Paul says two basic things to Timothy to help him overcome that, but we are only going to take the first of these today. In Verse 8 the apostle says, "Do not be ashamed of testifying to our Lord"; and then in Verse 14 he tells him, "Guard the truth that has been entrusted to you by the Holy Spirit who dwells within us."
This morning I want to look with you at the matter of how the apostle helped his struggling young son in the faith to overcome the tendency to be ashamed of the gospel. There are three things the apostle said that Timothy was apt to be ashamed of.
First, he says (Verse 8),
Do not be ashamed then of testifying to our Lord, nor of me his prisoner, but take your share of suffering for the gospel in the power of God, {2 Tim 1:8 RSV}
I think Timothy was tempted, at least, to be ashamed of the Lord because Jesus is invisible.
You have probably felt ashamed because of that too. To talk about a Lord who is the most important Being in your life and yet not be able to show him to people or allow them to hear him, to maintain that a Man who lived two thousand years ago is still alive today in a vital relationship with you, is to expose yourself to the ridicule and incredulity of many. Timothy felt that way too.
Furthermore, Timothy was tempted to be ashamed of Paul because Paul was a political prisoner, on the outs with the administration of the Roman Empire, and viewed as an enemy of the Emperor and destructive in society. Paul urges Timothy to overcome that.

• Written task 1: In the sermon passage, swap "political prisoner" for "captive" and write out the portion starting at "Furthermore, Timothy was" and ending at "to overcome that.".
• Written task 2: How many lines of the rows contain the string "pixel"? Reply with the number only.
The rows have no connection to the sermon passage.

• Items:
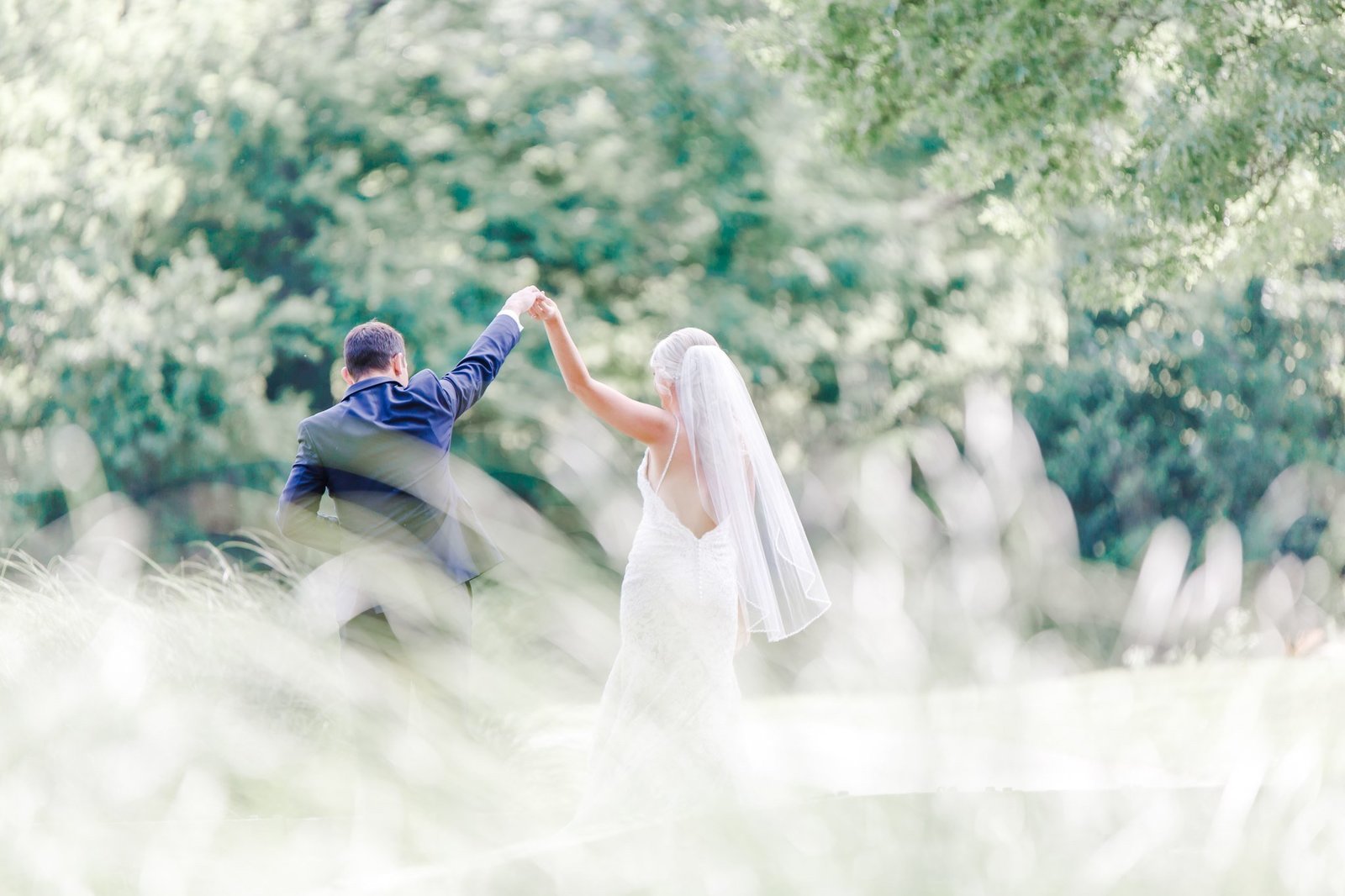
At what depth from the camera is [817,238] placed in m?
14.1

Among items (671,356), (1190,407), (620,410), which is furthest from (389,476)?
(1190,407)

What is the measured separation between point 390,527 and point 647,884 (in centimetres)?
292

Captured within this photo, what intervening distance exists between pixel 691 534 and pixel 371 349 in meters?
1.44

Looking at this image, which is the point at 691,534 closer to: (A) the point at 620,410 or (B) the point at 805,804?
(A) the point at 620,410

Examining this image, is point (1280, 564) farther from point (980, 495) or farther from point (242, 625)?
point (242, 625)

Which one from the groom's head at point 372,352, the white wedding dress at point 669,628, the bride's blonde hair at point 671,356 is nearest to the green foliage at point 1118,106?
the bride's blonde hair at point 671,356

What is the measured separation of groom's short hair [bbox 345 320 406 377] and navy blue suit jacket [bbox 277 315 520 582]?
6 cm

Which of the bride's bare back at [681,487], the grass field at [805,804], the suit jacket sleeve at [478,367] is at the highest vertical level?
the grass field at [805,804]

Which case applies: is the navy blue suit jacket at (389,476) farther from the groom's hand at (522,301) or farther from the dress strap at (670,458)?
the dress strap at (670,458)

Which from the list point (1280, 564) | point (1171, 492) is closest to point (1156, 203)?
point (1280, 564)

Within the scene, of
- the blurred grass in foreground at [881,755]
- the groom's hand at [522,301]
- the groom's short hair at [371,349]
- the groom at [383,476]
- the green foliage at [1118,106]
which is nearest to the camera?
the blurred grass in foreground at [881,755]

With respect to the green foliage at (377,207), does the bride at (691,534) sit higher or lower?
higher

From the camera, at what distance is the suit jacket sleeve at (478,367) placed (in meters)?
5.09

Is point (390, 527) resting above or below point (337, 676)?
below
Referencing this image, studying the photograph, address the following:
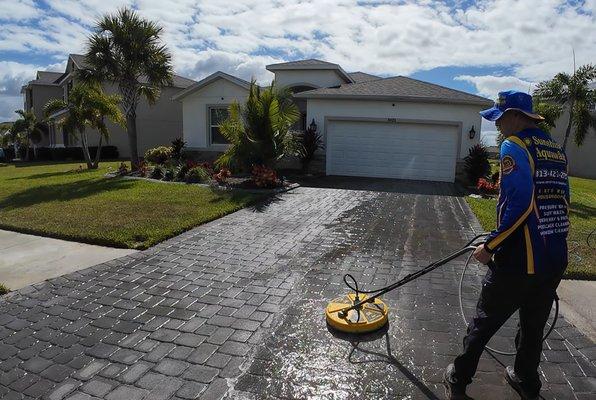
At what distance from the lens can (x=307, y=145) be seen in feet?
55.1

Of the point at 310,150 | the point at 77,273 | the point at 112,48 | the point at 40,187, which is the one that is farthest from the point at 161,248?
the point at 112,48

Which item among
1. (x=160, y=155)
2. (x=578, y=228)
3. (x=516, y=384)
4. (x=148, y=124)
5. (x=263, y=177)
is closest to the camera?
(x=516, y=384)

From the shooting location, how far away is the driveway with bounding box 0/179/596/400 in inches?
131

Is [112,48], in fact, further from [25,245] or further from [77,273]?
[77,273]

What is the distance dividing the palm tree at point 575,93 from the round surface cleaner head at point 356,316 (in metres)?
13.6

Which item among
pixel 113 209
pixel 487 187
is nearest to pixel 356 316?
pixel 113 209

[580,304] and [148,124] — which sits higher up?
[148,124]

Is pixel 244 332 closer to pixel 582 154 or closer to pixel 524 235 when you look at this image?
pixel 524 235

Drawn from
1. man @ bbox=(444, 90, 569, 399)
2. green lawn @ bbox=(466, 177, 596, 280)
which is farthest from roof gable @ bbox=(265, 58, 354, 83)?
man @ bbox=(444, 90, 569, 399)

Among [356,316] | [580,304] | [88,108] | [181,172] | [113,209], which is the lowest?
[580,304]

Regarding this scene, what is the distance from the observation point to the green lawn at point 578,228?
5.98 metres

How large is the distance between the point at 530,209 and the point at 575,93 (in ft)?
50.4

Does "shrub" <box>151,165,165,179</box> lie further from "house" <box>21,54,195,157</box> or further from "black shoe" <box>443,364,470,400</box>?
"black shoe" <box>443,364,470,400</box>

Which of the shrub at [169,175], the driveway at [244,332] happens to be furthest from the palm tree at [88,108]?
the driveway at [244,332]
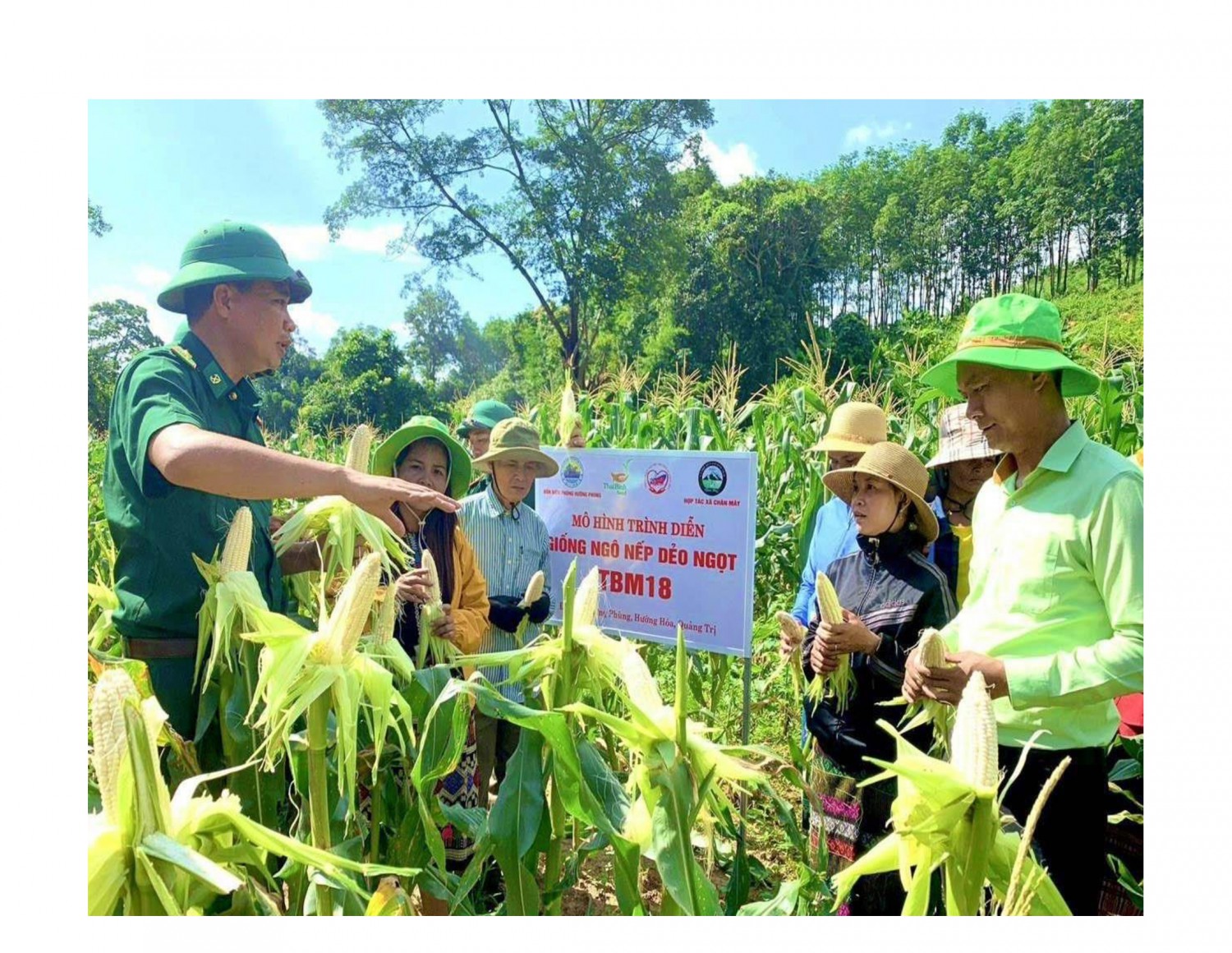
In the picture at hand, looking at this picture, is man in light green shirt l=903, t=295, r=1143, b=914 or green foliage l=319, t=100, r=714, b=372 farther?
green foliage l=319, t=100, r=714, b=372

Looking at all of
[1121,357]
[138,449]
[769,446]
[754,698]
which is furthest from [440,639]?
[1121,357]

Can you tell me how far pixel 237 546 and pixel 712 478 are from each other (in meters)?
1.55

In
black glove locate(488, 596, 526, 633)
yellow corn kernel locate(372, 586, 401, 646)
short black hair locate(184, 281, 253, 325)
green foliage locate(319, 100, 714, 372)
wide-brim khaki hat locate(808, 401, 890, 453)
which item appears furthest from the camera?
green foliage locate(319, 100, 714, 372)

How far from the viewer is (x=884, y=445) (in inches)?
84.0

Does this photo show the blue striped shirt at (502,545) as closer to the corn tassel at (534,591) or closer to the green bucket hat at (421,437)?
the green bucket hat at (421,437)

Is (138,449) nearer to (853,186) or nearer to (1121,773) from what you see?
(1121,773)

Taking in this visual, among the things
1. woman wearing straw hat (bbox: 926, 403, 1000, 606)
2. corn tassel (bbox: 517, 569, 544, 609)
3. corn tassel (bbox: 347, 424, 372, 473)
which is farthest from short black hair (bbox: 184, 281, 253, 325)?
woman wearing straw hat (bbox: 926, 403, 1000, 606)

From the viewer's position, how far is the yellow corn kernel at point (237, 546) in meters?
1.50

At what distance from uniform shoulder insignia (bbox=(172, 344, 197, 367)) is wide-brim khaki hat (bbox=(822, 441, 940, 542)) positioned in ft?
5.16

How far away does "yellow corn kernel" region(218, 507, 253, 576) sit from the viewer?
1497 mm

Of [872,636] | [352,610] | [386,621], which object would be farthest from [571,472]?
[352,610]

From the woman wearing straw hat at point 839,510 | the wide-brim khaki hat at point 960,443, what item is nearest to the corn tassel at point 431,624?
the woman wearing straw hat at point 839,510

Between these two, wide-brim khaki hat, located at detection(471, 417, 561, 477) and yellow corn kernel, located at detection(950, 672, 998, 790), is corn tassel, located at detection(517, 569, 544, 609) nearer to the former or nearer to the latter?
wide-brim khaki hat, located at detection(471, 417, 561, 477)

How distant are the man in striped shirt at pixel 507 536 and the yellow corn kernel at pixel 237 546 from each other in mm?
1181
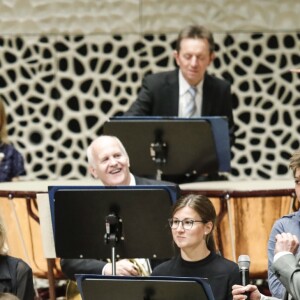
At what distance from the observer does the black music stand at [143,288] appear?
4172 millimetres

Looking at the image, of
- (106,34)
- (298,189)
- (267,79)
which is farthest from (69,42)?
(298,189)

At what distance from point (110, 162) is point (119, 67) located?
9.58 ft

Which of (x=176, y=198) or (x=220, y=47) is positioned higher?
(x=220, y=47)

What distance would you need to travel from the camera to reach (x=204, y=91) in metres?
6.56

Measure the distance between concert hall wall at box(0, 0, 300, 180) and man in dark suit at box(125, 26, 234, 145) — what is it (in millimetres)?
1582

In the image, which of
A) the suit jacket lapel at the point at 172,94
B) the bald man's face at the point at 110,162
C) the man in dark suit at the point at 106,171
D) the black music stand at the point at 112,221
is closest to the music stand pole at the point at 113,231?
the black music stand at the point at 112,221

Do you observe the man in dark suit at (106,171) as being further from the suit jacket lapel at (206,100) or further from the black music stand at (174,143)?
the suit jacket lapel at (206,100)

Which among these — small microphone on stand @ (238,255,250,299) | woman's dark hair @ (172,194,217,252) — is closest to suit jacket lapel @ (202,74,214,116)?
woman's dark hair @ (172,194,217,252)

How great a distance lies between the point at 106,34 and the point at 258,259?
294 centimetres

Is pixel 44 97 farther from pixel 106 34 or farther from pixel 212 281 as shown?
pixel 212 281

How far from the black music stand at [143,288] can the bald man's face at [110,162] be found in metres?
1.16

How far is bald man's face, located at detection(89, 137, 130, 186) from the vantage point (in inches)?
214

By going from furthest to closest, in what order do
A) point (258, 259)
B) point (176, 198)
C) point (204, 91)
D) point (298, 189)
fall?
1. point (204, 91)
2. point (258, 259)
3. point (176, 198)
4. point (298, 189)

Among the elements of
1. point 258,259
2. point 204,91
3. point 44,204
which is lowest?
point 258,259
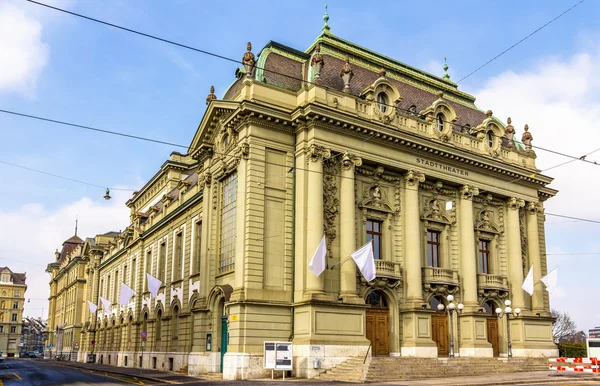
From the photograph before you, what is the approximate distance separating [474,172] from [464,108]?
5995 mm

• Problem solution 1:
Furthermore, Timothy was tempted to be ashamed of Paul because Paul was a captive, on the outs with the administration of the Roman Empire, and viewed as an enemy of the Emperor and destructive in society. Paul urges Timothy to overcome that.

• Problem solution 2: 11